— Estratto fornito —
Mr. Owen, anche se è un po’ un cliché, iniziamo con una domanda molto semplice: com’è stato per lei farsi largo nel mestiere dell’attore? Quando si è reso conto che poteva farne una professione?
Io sono cresciuto a Coventry, sono andato in una scuola popolare e ho mosso i primi passi in un ambiente in cui era duro poter coltivare simili ambizioni. A tredici anni feci un provino per Oliver! e ottenni la parte, facevo Dodger, era una recita scolastica. La prima volta che ho recitato mi sono detto: è questo che voglio fare nella vita. Sono stato abbastanza fortunato perché nella mia città c’era anche un teatro per i giovani, si facevano delle commedie, e chi lo gestiva è andato in seguito a lavorare alla Royal Academy e lì l’ho ritrovato. Prima che cominciassi a lavorarci io i miei genitori non erano mai andati a teatro, eravamo una famiglia operaia in un città operaia e ovviamente la mia decisione non fu presa subito sul serio, ma ero davvero determinato. A pensarci bene ci sono delle cose nella mia vita che potevano prendere completamente un’altra strada. Quando a un provino per la Royal Academy mi chiesero quante scuole di teatro conoscessi, io risposi che conoscevo solo quella e loro probabilmente pensarono che era il caso di considerare qualcun altro, anche se poi mi andò comunque bene. Se non fossi andato in quella scuola probabilmente non avrei imparato le stesse cose che ho poi effettivamente appreso e forse non sarei qui adesso.
Nei suoi ruoli c’è un aspetto ricorrente che lei si porta con sé: i suoi personaggi all’apparenza sembrano sempre dei soggetti da working class, solo che poi c’è qualcosa, una forma di intelletto spesso, che li riscatta e li porta a elevarsi.
Non credo in effetti che essere un uomo della working class voglia dire essere sprovvisti d’intelletto. Ma è chiaro che vengo da un ambiente in cui mi ero mosso come un ragazzo appassionato che impara delle cose e ciò da cui provieni non può non incidere sulla tua carriera. Io con la mente torno sempre un po’ alle origini e so che c’è un altro Clive molto lontano dal successo e dalla popolarità che vive ancora a Coventry e non ha avuto i miei colpi di fortuna. Ne sono perfettamente cosciente.
(a seguito della visione della clip di Closer in cui il personaggio di Owen e quello di Natalie Portman dialogano alla galleria d’arte, ndr) Abbiamo scelto questa sequenza per la chimica e l’interazione che si genera tra i due personaggi, che come attore sono alcuni dei suoi marchi di fabbrica.

— Dati forniti —
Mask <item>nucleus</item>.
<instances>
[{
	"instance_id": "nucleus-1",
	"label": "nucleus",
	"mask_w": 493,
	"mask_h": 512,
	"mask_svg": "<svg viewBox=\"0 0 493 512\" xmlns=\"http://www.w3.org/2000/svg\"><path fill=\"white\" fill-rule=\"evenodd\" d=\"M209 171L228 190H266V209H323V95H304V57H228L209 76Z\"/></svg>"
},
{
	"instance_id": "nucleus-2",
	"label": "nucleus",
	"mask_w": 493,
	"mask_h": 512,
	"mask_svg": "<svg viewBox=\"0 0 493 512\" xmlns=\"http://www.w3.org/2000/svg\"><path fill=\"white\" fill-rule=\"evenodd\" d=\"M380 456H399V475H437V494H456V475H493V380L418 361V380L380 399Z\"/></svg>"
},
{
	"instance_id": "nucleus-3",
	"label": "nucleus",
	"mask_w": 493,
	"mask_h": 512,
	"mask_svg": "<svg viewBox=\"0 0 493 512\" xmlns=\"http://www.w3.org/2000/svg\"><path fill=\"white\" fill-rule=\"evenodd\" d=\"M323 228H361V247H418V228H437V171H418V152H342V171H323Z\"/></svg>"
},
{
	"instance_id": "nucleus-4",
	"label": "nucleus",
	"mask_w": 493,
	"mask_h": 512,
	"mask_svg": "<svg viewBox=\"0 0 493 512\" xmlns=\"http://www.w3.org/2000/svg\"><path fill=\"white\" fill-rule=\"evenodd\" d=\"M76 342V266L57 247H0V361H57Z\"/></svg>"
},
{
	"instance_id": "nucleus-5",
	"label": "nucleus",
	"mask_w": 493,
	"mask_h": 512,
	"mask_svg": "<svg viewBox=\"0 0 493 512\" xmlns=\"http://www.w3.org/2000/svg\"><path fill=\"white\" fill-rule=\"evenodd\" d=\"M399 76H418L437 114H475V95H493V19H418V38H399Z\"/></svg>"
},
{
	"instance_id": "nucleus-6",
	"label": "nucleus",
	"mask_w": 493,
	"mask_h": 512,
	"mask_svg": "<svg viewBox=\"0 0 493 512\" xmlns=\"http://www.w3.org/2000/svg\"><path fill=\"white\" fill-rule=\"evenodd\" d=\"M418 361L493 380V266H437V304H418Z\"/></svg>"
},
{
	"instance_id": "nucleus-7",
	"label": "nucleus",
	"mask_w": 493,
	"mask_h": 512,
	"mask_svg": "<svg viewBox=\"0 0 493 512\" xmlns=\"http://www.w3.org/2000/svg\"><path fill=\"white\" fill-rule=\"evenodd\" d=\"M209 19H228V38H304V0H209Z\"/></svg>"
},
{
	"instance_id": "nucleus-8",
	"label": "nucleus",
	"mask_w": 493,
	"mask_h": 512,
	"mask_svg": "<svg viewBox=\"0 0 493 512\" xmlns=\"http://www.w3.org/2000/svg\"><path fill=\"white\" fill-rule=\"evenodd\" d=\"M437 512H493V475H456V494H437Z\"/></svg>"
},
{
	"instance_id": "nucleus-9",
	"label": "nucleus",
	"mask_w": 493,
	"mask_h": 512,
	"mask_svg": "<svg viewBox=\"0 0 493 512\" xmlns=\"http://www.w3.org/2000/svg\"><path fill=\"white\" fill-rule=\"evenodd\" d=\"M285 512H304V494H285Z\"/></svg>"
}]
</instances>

— Cosa fare —
1 - Indica soltanto il numero delle righe dei record che contengono la stringa "white", distinguendo tra maiuscole e minuscole.
2 - Scrivi il seguito dell'intervista a Clive Owen, cominciando dopo l'ultima frase riportata.

— Risposte —
1 - 9

2 -
Sì, sono spesso attratto da personaggi che instaurano questo tipo di relazioni e in particolare quelli di Closer li ho sempre trovati bellissimi. All’inizio facevo a teatro il ruolo di Jude Law e il testo mi ha sempre fatto impazzire, ne adoravo la scrittura e ricordo bene l’entusiasmo che mi prese nel leggere quel brano, al pensiero della possibilità effettiva di interpretarlo. Poi Mike Nichols mi ha chiamato e mi offrì il ruolo dicendomi che c’erano già Jude Law, Julia Roberts e Natalie Portman a bordo.
Come sceglie di solito i suoi personaggi?
Si tratta di una serie di decisioni e non so cosa di preciso mi spinge a scegliere, ma posso dire che mi piacciono le sfide. Non si tratta di far sì che il pubblico sia d’accordo con te o che tu gli piaccia, ma piuttosto che ti capisca.
Qualcuno ha detto che per essere grandi al cinema bisogna trovare una propria forma di impassibilità. Non fare niente in un modo particolare insomma, lasciare che sia il cinema a fare per se stessi. E lei questo lo fa benissimo, lascia che sia il cinema ad alimentare l’ambiguità e la vulnerabilità. Lei è così ambiguo che a volte mentre recita non si capisce se rivolgendosi a qualcuno sarà dolce e ironico o ci sarà aggressività nel suo sguardo.
Trovo che tutto ciò sia molto interessante. E mi tocca ricollegarmi nuovamente alla mia tradizione di attore teatrale. Trovo infatti che al cinema un eccesso di azione da parte dell’attore, ma anche di artificio e di stratificazione su ciò che si dice e si fa, riveli tutta la falsità del mezzo. Preferisco un approccio immediato, d’istinto. Ecco perché i gradi attori di teatro al cinema non funzionano, perché la macchina da presa quell’enfasi la riconosce e la cattura istantaneamente, non c’è scampo, viene rivelata per quella che è. I troppi dettagli o le caricature al cinema non funzionano mai.
Si rivede mai?
No, non è mia abitudine. Guardando indietro poi mi sembra davvero di essere un ingenuotto e mi chiedo: come mi è venuto in mente di fare quella scena in quel modo? Sono un po’ un perfezionista in realtà. E’ uno shock quando ti rivedi: vedi il tuo corpo, il modo in cui cammini e lo fai assolutamente dall’esterno, ma come attore non puoi permetterti di guardare indietro o di pensare a ciò che era ieri. Anche perché ogni attore è il peggior giudice di se stesso e anch’io lo sono di me: controllo ogni dettaglio, non riesco a vedermi da una distanza e da una prospettiva salutare, perciò preferisco affidarmi al mio istinto piuttosto che rimuginare. Capii che non devo più rivedermi all’inizio della mia carriera, e da allora non lo faccio mai.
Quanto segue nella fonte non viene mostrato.